◆ Задания:
a. Выпишите из текста о 1932 годе фрагмент от слов «Страница 104 из» до слов «колосьев грозила тюрьма.» включительно.
b. На сколько человек был рассчитан детский дом районо, согласно тексту о 1932 годе?
c. Продолжите текст о 1932 годе после его последнего предложения.

┌─ Исходный текст

Страница 104 из 116
Со второй половины апреля 1932 года в городе и на станции стали появляться дети, которых родители, не в силах прокормить, отсылали из домов в надежде, что в городе люди не дадут умереть. Милиция забирала их и направляла в районо. Бывали дни, когда приводили по тридцать и более детей. У районо был детский дом на 70 человек. Пришлось ввести должность экспедитора, который отправлял домой детей, если удавалось выяснить, откуда ребенок и кто у него есть. Тех, у кого не было родителей, брали в детский дом. Многие из них там умирали. <…>
Летом стало чуть полегче, поскольку люди перешли на подножный корм. Как только налились колосья, кое-кто пытался срезать их ножницами. Карали нещадно: за пучок колосьев грозила тюрьма.

└─
┌─ Записанные данные

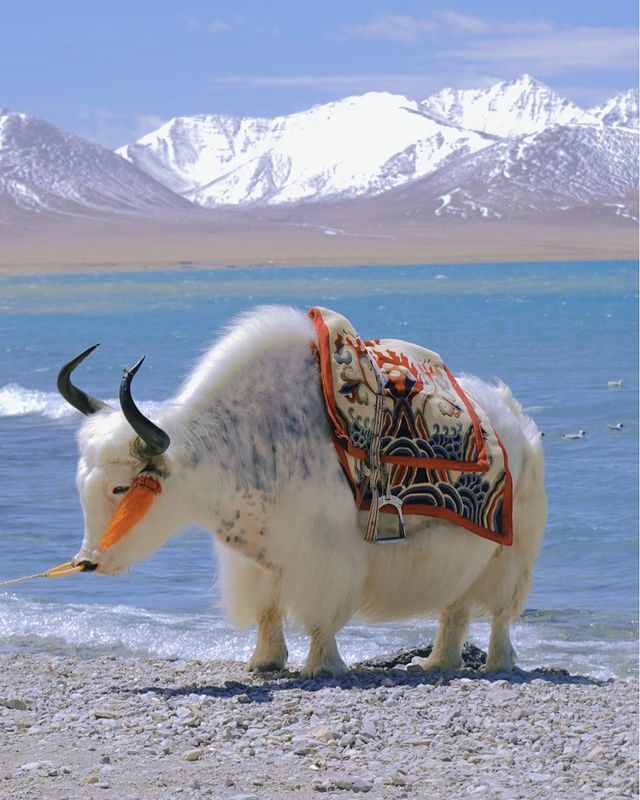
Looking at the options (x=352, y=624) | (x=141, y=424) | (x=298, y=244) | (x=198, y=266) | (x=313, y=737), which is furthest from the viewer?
(x=298, y=244)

└─

◆ Ответы:
a.
Страница 104 из 116
Со второй половины апреля 1932 года в городе и на станции стали появляться дети, которых родители, не в силах прокормить, отсылали из домов в надежде, что в городе люди не дадут умереть. Милиция забирала их и направляла в районо. Бывали дни, когда приводили по тридцать и более детей. У районо был детский дом на 70 человек. Пришлось ввести должность экспедитора, который отправлял домой детей, если удавалось выяснить, откуда ребенок и кто у него есть. Тех, у кого не было родителей, брали в детский дом. Многие из них там умирали. <…>
Летом стало чуть полегче, поскольку люди перешли на подножный корм. Как только налились колосья, кое-кто пытался срезать их ножницами. Карали нещадно: за пучок колосьев грозила тюрьма.

b. На 70 человек.

c.
Пошли слухи о случаях людоедства. Еще с осени 1932 года село совершенно оголилось. Забирали не то что пуд зерна, но и горсточку — все, что находили. <…> Если в деревне не находили зерна и уполномоченный ничего не мог сделать, чтобы раздобыть его, то специальная «тройка» принимала решение о его аресте и немедленной высылке на Соловки.
Голодное село шло навстречу страшной зиме. Приедешь, бывало, в село, а оно мертвое: не слышно, чтобы залаяла собака, закукарекал петух или кошка дорогу перебежала. Не слышно ничего живого. Люди тихо умирают в своих домах, а всю живность, которая когда-то была, давно съели.
С осени и детишки, и взрослые искали в поле склады полевых мышей и выгребали оттуда все запасы. Не проходили мимо бурьянов. Семена разных трав собирали, толкли и пекли «коржики». <…>
Страшное зрелище представляли собою школы: почти все дети опухшие. Шли они в школу только для того, чтобы получить мисочку затирухи. <…>
Сельские учителя в подавляющем большинстве были настоящие подвижники. Они — без квартиры, без пайка, с мизерной зарплатой — стоически несли свой тяжкий крест.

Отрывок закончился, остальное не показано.